**Extrait du texte:**
Cependant, en Israël, dont les modes de vie sont proches des nôtres, la société a un état d’esprit différent. Les Israéliens sont très attachés à la famille. D’ailleurs, dans ce pays, le taux de natalité est de trois enfants par femme. La culture favorisant la famille ainsi que l’importance accordée aux politiques familiales font de l’État hébreu un pays exemplaire en la matière.

Fortement touchée par ce phénomène, l’Italie prévoyait dans le budget 2025 adopté en décembre de verser une prime de 1 000 euros pour chaque enfant né ou adopté à partir du 1er janvier. Cette politique menée par nos voisins transalpins peut-elle être un exemple pour la France ?

Je ne pense pas qu’une mesure ponctuelle puisse changer la donne. Il en faudrait plusieurs ! Et toutes ces mesures doivent s’accompagner d’un changement de paradigme avec une valorisation de la maternité, de la paternité, de la famille, de l’amour, de l’engagement et du couple.

La famille est fondée par le couple et non par l’enfant contrairement à ce que certains affirment. Le couple n’est certes, pas toujours stable, mais la culture et l’état d’esprit supposent également de valoriser l’engagement et la stabilité. Un ensemble d’éléments dont l’enfant a absolument besoin puisqu’au-delà de l’accueil de l’enfant, il y aussi son éducation.

**Données fournies:**
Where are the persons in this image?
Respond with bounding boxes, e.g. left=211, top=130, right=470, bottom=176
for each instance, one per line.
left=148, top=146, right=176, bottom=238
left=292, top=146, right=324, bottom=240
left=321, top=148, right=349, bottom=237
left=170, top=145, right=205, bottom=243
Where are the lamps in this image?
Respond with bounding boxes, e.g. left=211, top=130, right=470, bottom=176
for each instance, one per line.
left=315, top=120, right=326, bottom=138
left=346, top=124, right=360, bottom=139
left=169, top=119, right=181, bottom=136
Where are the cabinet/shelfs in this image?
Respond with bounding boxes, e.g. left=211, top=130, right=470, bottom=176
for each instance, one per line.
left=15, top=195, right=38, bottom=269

...

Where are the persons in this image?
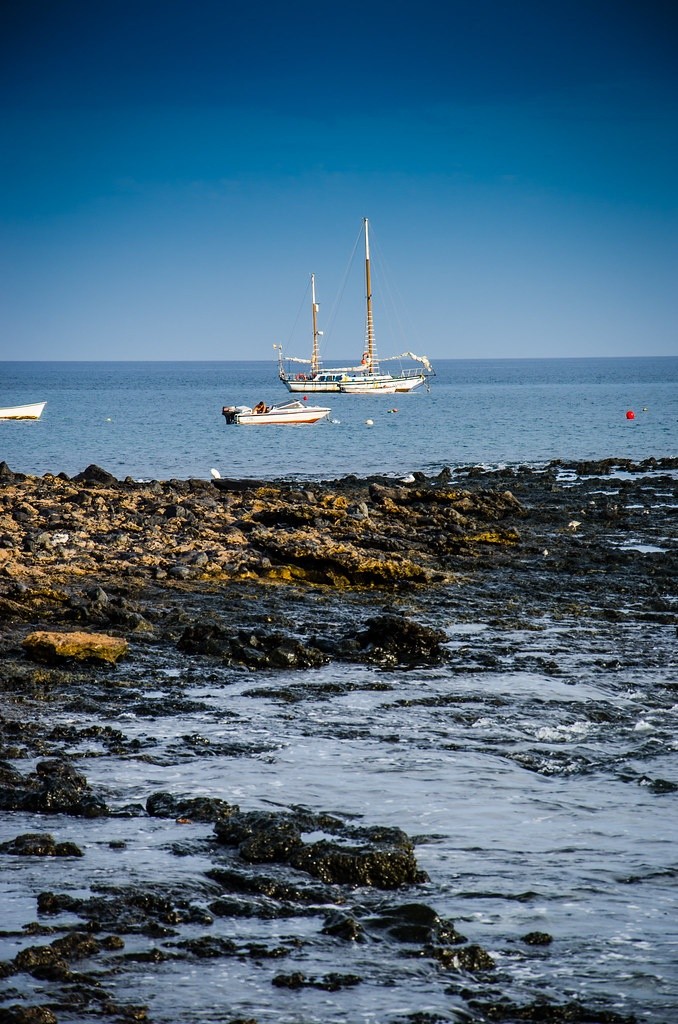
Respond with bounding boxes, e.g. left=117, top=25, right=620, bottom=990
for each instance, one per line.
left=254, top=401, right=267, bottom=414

**Votre tâche:** Veuillez extraire du texte sur la natalité tout le passage allant de "Fortement touchée par" jusqu'à "et du couple.". Les données fournies ne servent à rien ici.

**Réponse ci-dessous:**
Fortement touchée par ce phénomène, l’Italie prévoyait dans le budget 2025 adopté en décembre de verser une prime de 1 000 euros pour chaque enfant né ou adopté à partir du 1er janvier. Cette politique menée par nos voisins transalpins peut-elle être un exemple pour la France ?

Je ne pense pas qu’une mesure ponctuelle puisse changer la donne. Il en faudrait plusieurs ! Et toutes ces mesures doivent s’accompagner d’un changement de paradigme avec une valorisation de la maternité, de la paternité, de la famille, de l’amour, de l’engagement et du couple.